- _Texte à lire_

▼

Quelques commentaires, à propos d'une récente parution, d'une rare qualité...

 

 

 

 

J.-Ch. Labadie, l'Affaire - Lurs, 4 août 1952.

 

L'actuel directeur des Archives départementales des Basses-Alpes (excusez-moi), cheville ouvrière de l'exposition sur notre "Affaire" - à visiter sans faute, car elle revêt un immense intérêt (certes anecdotique, diront certains) - est aussi l'auteur de la plaquette qui accompagne et prolonge la dite exposition - disons-le d'emblée avant de formuler quelques critiques, de façon particulièrement remarquable.
Visiter l'exposition, tout d'abord, c'est découvrir la salle des Assises - beaucoup lors du procès durent s'y tenir debout - la "salle étroite", ô combien (15 m x 8 m), reconstituée à l'identique (ou quasiment) dans le grand hall des Archives départementales, où s'entassèrent un nombre conséquent de personnes, à commencer par septante-deux journalistes... C'est aussi être confronté à de nombreux journaux/documents d'époque, décrivant et commentant "le crime le plus atroce du siècle" (Le Provençal, août 1953), mais aussi à des textes officiels, comme ce compte-rendu (7 août 1952) du Préfet des B.A. à son Ministre, soulignant "la sauvagerie des sévices infligés à la fillette". C'est enfin être mis en face d'une partie importante de la production "littéraire" (plus ou moins) consacrée aux événements tragiques survenus dans la nuit du 4 au 5 août 1952, au premier rang de laquelle il m'a plu de noter la présence de ce que j'ai nommé The Book (Laborde venant désormais en second lieu), l'ouvrage à mes yeux définitif du commissaire Vincent - qui, remarquons-le en passant, est également cité en note dès la première page de la publication).

▲

- _Consigne 1_
Extrayez du texte sur l'affaire de Lurs le passage allant de « J.-Ch. Labadie, l'Affaire » jusqu'à « façon particulièrement remarquable. », sans aucune modification.
Le texte et les lignes sont indépendants les uns des autres.

- _Données de l'exercice_
▼

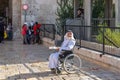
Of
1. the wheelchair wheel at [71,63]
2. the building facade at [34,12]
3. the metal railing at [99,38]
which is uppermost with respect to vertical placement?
the building facade at [34,12]

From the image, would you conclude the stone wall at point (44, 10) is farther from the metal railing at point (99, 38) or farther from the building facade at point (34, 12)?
the metal railing at point (99, 38)

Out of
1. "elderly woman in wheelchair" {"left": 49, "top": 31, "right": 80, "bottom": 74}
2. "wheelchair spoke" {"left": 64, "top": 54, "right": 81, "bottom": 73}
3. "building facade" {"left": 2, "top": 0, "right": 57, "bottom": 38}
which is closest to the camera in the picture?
"elderly woman in wheelchair" {"left": 49, "top": 31, "right": 80, "bottom": 74}

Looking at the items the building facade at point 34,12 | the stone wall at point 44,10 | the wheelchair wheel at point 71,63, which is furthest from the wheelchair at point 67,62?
the stone wall at point 44,10

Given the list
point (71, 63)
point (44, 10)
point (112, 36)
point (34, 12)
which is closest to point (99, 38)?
point (112, 36)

▲

- _Consigne 2_
Convertissez les lignes du bloc 1 en une liste JSON de chaînes, à raison d'une chaîne par ligne, en omettant les lignes vides. Laissez les images de côté.

- _Réponse complète 1_
J.-Ch. Labadie, l'Affaire - Lurs, 4 août 1952.

 

L'actuel directeur des Archives départementales des Basses-Alpes (excusez-moi), cheville ouvrière de l'exposition sur notre "Affaire" - à visiter sans faute, car elle revêt un immense intérêt (certes anecdotique, diront certains) - est aussi l'auteur de la plaquette qui accompagne et prolonge la dite exposition - disons-le d'emblée avant de formuler quelques critiques, de façon particulièrement remarquable.

- _Réponse complète 2_
[
  "Of",
  "1. the wheelchair wheel at [71,63]",
  "2. the building facade at [34,12]",
  "3. the metal railing at [99,38]",
  "which is uppermost with respect to vertical placement?",
  "the building facade at [34,12]",
  "From the image, would you conclude the stone wall at point (44, 10) is farther from the metal railing at point (99, 38) or farther from the building facade at point (34, 12)?",
  "the metal railing at point (99, 38)",
  "Out of",
  "1. \"elderly woman in wheelchair\" {\"left\": 49, \"top\": 31, \"right\": 80, \"bottom\": 74}",
  "2. \"wheelchair spoke\" {\"left\": 64, \"top\": 54, \"right\": 81, \"bottom\": 73}",
  "3. \"building facade\" {\"left\": 2, \"top\": 0, \"right\": 57, \"bottom\": 38}",
  "which is closest to the camera in the picture?",
  "\"elderly woman in wheelchair\" {\"left\": 49, \"top\": 31, \"right\": 80, \"bottom\": 74}",
  "Looking at the items the building facade at point 34,12 | the stone wall at point 44,10 | the wheelchair wheel at point 71,63, which is furthest from the wheelchair at point 67,62?",
  "the stone wall at point 44,10",
  "Given the list",
  "point (71, 63)",
  "point (44, 10)",
  "point (112, 36)",
  "point (34, 12)",
  "which is closest to point (99, 38)?",
  "point (112, 36)"
]